Proinsulin makes three evolutionarily-conserved disulfide bonds, two of which connect the insulin B and A chains, and one intrachain bond within the A chain. In Type II diabetes mellitus, increasing evidence suggests that insulin-secreting pancreatic β cells show signs of endoplasmic reticulum (ER) stress and an increase in the presence of proinsulin with mispaired disulfide bonds. In addition, heterozygous expression of misfolded mutant proinsulin is known to cause autosomal dominant diabetes, resulting in a loss of β cell mass. ER oxidoreductases are involved in protein chaperone activity as well as redox reactions leading to formation of disulfide bonds of secretory proteins. The ER is a more oxidizing environment than that of the cytosol, at least in part due to the actions of Ero1α and Ero1β which become reduced by ER oxidoreductases. In turn, cargo proteins in the ER lumen transfer reducing equivalents to ER oxidoreductases, which results in formation of disulfide bonds within the secretory cargo. In endocrine pancreatic β cells, the major secretory cargo protein is proinsulin, the precursor in insulin biosynthesis. Thus, proinsulin is a major source for donating reducing equivalents to ER oxidoreductases, yet very little is known about the oxidoreductases that facilitate its proper disulfide bond formation within the ER. To begin to characterize the relationship between ER oxidoreductases and proinsulin within the ER of β cells, I have employed selective RNAi-mediated knock-down of ER oxidoreductases.

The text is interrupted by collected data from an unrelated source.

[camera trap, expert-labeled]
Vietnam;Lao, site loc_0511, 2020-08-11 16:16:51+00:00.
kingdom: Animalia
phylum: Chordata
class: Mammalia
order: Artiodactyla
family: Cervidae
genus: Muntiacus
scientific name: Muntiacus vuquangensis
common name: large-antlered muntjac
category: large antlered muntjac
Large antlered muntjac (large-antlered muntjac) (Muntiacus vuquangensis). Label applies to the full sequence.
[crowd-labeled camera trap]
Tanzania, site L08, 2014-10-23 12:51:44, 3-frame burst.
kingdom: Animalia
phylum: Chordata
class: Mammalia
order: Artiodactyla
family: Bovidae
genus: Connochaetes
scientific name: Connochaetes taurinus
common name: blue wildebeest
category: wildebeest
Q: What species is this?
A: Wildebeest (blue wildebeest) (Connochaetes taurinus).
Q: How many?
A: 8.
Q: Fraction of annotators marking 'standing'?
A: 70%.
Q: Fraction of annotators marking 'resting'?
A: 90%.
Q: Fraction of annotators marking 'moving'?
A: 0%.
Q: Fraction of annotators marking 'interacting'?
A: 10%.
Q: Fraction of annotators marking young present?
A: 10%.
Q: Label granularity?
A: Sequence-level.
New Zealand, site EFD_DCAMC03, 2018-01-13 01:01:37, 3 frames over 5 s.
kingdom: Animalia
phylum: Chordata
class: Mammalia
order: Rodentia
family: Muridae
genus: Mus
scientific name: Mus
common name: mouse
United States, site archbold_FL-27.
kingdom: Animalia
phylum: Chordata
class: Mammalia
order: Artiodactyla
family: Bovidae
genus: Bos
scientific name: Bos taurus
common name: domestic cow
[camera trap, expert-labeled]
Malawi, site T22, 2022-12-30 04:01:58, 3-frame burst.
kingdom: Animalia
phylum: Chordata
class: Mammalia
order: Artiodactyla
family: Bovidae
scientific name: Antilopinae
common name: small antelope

Using anti-insulin immunoprecipitates from metabolically-labeled cells, I have used Tris-tricine-urea-SDS-PAGE to closely examine disulfide bond formation in endogenous proinsulin. By pinpointing the key ER oxidoreductases involved in forming proinsulins three native disulfide bonds, we can potentially manipulate these ER oxidoreductases to enhance proper proinsulin disulfide bond formation. In turn, this may alleviate ER stress, preventing β cell failure and the development of Type II diabetes mellitus.